> **TASK DETAILS**:
Rewrite the whole listing below as a numbered list, one line per item, with blank lines and the picture omitted.

──────── RECORDS FOR THIS EXERCISE ────────

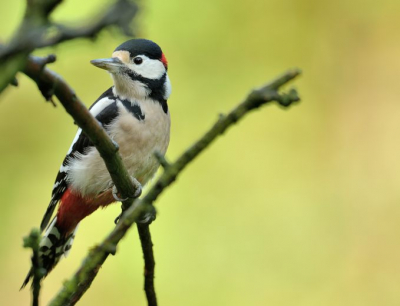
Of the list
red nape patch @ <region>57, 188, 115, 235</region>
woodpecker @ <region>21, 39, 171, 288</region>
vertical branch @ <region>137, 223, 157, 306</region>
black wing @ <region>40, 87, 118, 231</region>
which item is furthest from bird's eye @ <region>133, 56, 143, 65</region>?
vertical branch @ <region>137, 223, 157, 306</region>

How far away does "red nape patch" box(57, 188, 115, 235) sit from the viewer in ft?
10.5

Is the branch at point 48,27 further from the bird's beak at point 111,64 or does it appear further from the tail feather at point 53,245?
the tail feather at point 53,245

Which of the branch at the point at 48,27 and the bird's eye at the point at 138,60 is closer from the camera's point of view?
the branch at the point at 48,27

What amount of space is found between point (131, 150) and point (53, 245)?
606 millimetres

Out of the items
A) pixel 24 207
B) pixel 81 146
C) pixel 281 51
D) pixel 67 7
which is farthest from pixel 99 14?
A: pixel 281 51

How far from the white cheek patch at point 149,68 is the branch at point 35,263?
2.03 m

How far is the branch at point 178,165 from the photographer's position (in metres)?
1.05

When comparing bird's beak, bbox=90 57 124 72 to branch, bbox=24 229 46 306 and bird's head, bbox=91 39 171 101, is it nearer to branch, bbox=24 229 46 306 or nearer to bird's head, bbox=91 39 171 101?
bird's head, bbox=91 39 171 101

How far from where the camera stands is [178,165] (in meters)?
1.15

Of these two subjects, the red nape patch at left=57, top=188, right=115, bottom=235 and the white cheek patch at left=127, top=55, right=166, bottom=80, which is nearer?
the white cheek patch at left=127, top=55, right=166, bottom=80

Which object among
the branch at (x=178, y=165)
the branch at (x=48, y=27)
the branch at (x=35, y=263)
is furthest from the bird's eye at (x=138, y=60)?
the branch at (x=48, y=27)

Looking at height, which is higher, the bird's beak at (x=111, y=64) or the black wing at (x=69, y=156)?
the bird's beak at (x=111, y=64)

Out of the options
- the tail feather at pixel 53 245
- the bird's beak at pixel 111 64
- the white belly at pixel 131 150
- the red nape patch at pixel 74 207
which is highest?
the bird's beak at pixel 111 64

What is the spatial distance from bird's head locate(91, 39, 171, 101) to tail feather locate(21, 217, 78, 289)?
28.1 inches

────────

> **THE RESPONSE**:
1. Of the list
2. red nape patch @ <region>57, 188, 115, 235</region>
3. woodpecker @ <region>21, 39, 171, 288</region>
4. vertical branch @ <region>137, 223, 157, 306</region>
5. black wing @ <region>40, 87, 118, 231</region>
6. which item is furthest from bird's eye @ <region>133, 56, 143, 65</region>?
7. vertical branch @ <region>137, 223, 157, 306</region>
8. How far away does "red nape patch" box(57, 188, 115, 235) sit from the viewer in ft?
9. 10.5
10. Is the branch at point 48,27 further from the bird's beak at point 111,64 or does it appear further from the tail feather at point 53,245?
11. the tail feather at point 53,245
12. Which of the branch at the point at 48,27 and the bird's eye at the point at 138,60 is closer from the camera's point of view?
13. the branch at the point at 48,27
14. What amount of space is found between point (131, 150) and point (53, 245)?
15. 606 millimetres
16. Out of the items
17. A) pixel 24 207
18. B) pixel 81 146
19. C) pixel 281 51
20. D) pixel 67 7
21. which is farthest from pixel 99 14?
22. A: pixel 281 51
23. How far from the white cheek patch at point 149,68 is the branch at point 35,263?
24. 2.03 m
25. How far is the branch at point 178,165 from the photographer's position (in metres)?
26. 1.05
27. When comparing bird's beak, bbox=90 57 124 72 to branch, bbox=24 229 46 306 and bird's head, bbox=91 39 171 101, is it nearer to branch, bbox=24 229 46 306 or nearer to bird's head, bbox=91 39 171 101?
28. bird's head, bbox=91 39 171 101
29. How far from where the camera stands is [178,165] (in meters)?
30. 1.15
31. Of these two subjects, the red nape patch at left=57, top=188, right=115, bottom=235 and the white cheek patch at left=127, top=55, right=166, bottom=80, which is nearer?
32. the white cheek patch at left=127, top=55, right=166, bottom=80
33. Which object among
34. the branch at (x=178, y=165)
35. the branch at (x=48, y=27)
36. the branch at (x=35, y=263)
37. is furthest from the bird's eye at (x=138, y=60)?
38. the branch at (x=48, y=27)
39. Looking at height, which is higher, the bird's beak at (x=111, y=64) or the black wing at (x=69, y=156)?
40. the bird's beak at (x=111, y=64)
41. Out of the options
42. - the tail feather at pixel 53 245
43. - the bird's beak at pixel 111 64
44. - the white belly at pixel 131 150
45. - the red nape patch at pixel 74 207
46. which is highest?
47. the bird's beak at pixel 111 64
48. What is the spatial distance from bird's head locate(91, 39, 171, 101) to tail feather locate(21, 217, 78, 289)?
49. 28.1 inches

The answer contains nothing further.